Wait task definition object

A Wait task (identified by "type": "Wait") causes the system to delay the process from continuing for a specified time. The time can be specified as a wait duration, specified in seconds, or an absolute expiry time, specified as an ISO-8601 extended offset date-time format string.

For example, the following Wait task introduces a ten-second delay into a process:

"Wait Ten Seconds" : {
  "type": "Wait",
  "seconds": 10,
  "nextTask": "Next Task"
}

This waits until an absolute time:

"Wait Until" : {
  "type": "Wait",
  "timestamp": "2016-03-14T01:59:00Z",
  "nextTask": "Next Task"
}

The wait duration does not need to be hardcoded. Here is the same example, reworked to look up the timestamp time using a JSONPath expression tothe data, which might look like { "expiryDate": "2016-03-14T01:59:00Z" }:

"Wait Until" : {
  "type": "Wait",
  "timestampExpression": "${expiryDate}",
  "nextTask": "Next Task"
}

The Wait task has following additional fields:

Field

Type

Required

Description

seconds

Integer

Yes

The number of seconds to delay the process.

secondsExpression

String

JSONPath expression to lookup reference data for duration in seconds.

timestamp

String

The absolute time to wait until in ISO-8601 extended offset date-time format string.

timestampExpression

String

JSONPath expression to lookup reference data for a future date time in ISO-8601 extended offset date-time format string.

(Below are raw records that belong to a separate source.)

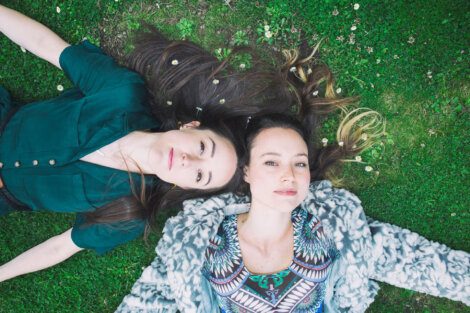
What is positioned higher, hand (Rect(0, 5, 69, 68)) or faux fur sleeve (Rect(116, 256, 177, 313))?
hand (Rect(0, 5, 69, 68))

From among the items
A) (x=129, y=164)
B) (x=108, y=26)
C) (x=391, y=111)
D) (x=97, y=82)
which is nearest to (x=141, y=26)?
(x=108, y=26)

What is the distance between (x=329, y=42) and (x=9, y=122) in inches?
128

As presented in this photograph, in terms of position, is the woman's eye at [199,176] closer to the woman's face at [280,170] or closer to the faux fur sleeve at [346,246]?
the woman's face at [280,170]

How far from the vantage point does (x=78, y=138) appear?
379cm

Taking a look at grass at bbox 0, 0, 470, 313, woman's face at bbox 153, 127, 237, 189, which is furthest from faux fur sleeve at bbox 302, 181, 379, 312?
woman's face at bbox 153, 127, 237, 189

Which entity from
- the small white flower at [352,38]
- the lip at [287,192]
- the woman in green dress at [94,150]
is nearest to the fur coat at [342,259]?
the woman in green dress at [94,150]

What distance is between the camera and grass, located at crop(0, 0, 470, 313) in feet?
14.8

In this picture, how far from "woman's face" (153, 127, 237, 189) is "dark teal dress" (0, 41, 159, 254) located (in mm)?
496

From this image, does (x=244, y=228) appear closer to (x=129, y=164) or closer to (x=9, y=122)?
(x=129, y=164)

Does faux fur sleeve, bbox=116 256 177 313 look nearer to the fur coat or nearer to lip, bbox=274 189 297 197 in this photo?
the fur coat

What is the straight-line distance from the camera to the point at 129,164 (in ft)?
13.0

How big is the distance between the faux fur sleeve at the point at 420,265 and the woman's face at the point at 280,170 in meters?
1.15

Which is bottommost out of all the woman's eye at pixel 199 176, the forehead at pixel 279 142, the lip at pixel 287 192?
the lip at pixel 287 192

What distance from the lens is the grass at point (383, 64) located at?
4.51 metres
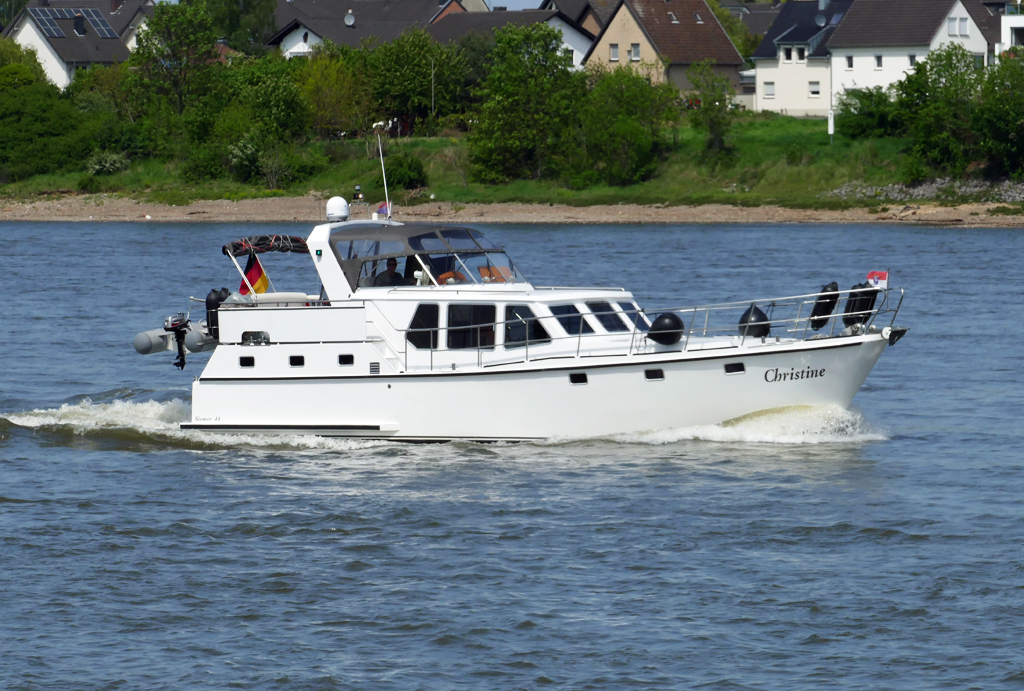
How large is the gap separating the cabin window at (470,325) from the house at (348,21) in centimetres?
7731

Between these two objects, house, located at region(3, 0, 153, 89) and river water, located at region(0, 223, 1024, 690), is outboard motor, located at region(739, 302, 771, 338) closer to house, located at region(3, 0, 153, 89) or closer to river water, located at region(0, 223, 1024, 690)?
river water, located at region(0, 223, 1024, 690)

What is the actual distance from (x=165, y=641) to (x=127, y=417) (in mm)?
10005

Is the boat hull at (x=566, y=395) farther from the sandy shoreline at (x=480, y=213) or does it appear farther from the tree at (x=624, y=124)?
the tree at (x=624, y=124)

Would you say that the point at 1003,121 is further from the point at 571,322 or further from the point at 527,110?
the point at 571,322

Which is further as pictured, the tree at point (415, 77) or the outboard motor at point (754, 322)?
the tree at point (415, 77)

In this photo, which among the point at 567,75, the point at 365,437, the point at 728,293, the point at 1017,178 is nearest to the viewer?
the point at 365,437

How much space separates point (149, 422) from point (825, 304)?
35.2 ft

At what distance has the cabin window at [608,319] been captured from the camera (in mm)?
19473

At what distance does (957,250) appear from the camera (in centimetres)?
5034

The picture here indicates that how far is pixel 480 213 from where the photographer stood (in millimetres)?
70125

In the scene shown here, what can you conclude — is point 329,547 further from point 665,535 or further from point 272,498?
point 665,535

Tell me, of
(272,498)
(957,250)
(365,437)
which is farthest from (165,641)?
(957,250)

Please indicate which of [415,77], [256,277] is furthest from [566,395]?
[415,77]

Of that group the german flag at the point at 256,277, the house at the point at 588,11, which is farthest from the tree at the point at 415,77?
the german flag at the point at 256,277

The JSONPath expression must be inside a placeholder ${ }. To escape the expression, prefix it with an extra $ character, e.g. $${ }. See JSONPath for more information about JSONPath.

JSONata expression can also be used instead of JSONPath, prefix the expression with jsonata, e.g. ${jsonata: }. See JSONata for more information about JSONata.

To reference workflow input, use ${workflow.input}.

To reference task input and output, use ${<TASK_NAME>.input} and ${<TASK_NAME>.output} respectively.